1. Tabrakan di udara American Airlines, 29 Januari:

Sebuah pesawat Bombardier CRJ700 yang beroperasi sebagai American Airlines Penerbangan 5342 dan helikopter Angkatan Darat AS Sikorsky UH-60 Black Hawk yang beroperasi sebagai Priority Air Transport 25 bertabrakan di udara di atas Sungai Potomac di Washington, DC

Seluruh penumpang yang berjumlah 67 orang di kedua pesawat tewas dalam kecelakaan itu, termasuk 64 penumpang dan awak pesawat serta tiga awak helikopter.

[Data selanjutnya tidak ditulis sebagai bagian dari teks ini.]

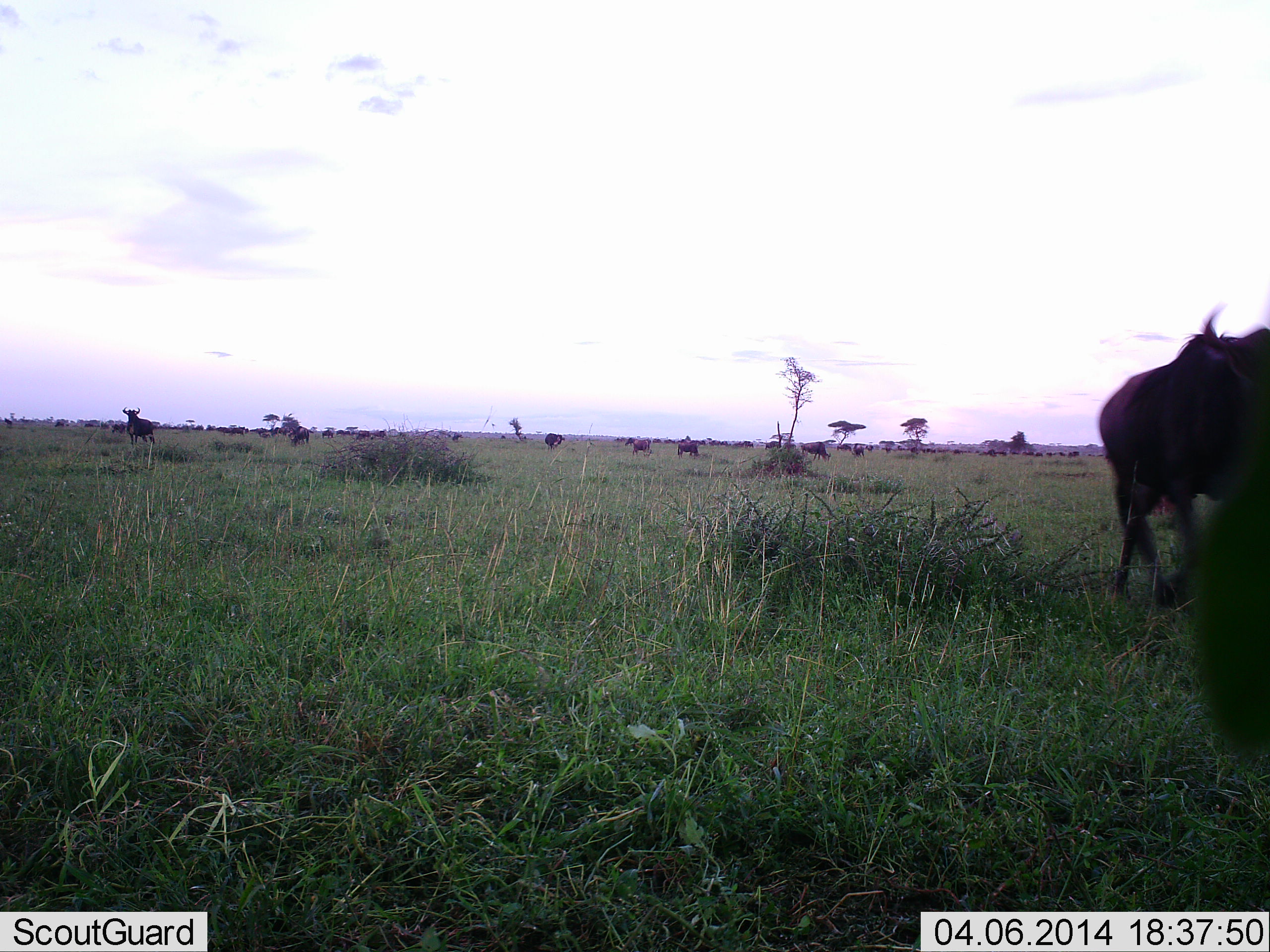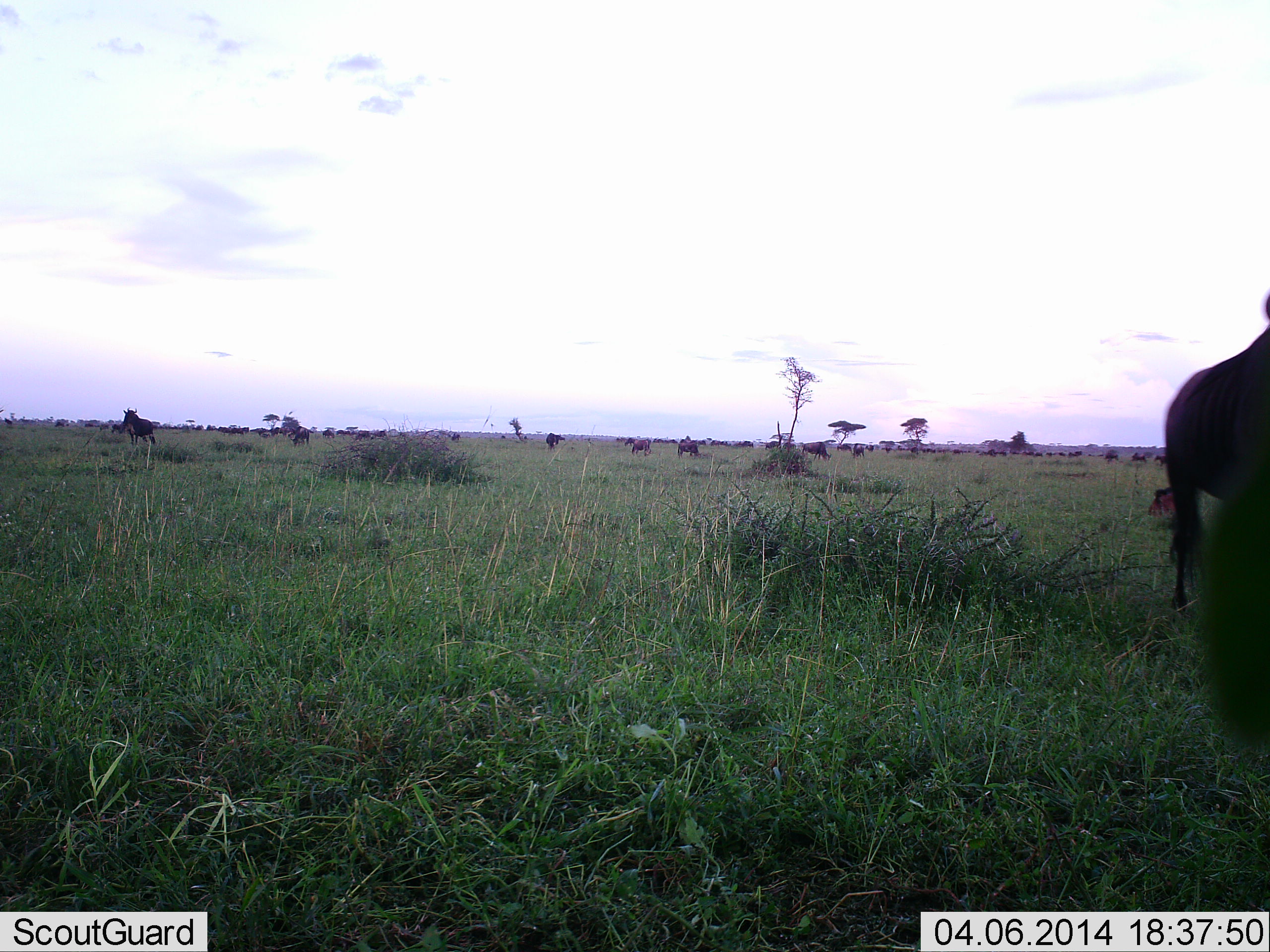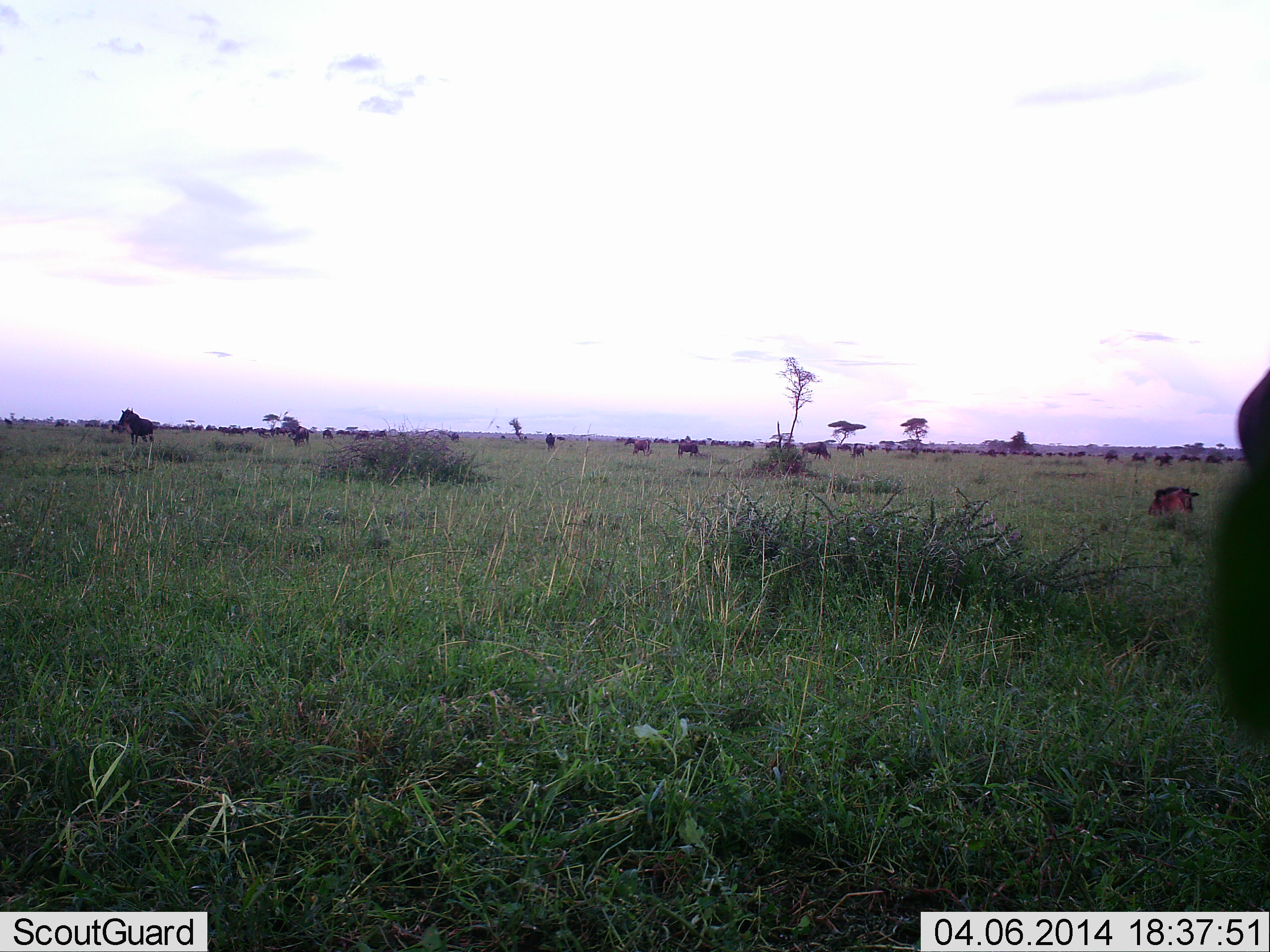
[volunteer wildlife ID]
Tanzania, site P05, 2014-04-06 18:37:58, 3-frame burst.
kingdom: Animalia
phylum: Chordata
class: Mammalia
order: Artiodactyla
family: Bovidae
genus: Connochaetes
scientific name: Connochaetes taurinus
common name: blue wildebeest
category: wildebeest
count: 11-50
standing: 60%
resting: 20%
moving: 70%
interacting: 0%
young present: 10%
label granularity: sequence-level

Ini adalah kecelakaan penerbangan penumpang komersial besar pertama di AS sejak Colgan Air Penerbangan 3407 pada tahun 2009, dan bencana udara AS yang paling mematikan sejak jatuhnya American Airlines Penerbangan 587 pada tahun 2001.

Tetap up to date dengan berita terbaru. Ikuti KT di Saluran WhatsApp.

2. Kecelakaan Penerbangan Med Jets, 31 Januari:

Med Jets Penerbangan 056 jatuh di Philadelphia, Pennsylvania, tak lama setelah lepas landas, menewaskan semua orang di dalamnya dan dua orang di darat. Pesawat tersebut sedang dalam penerbangan medevac dari Bandara Northeast Philadelphia ke Bandara Internasional Tijuana.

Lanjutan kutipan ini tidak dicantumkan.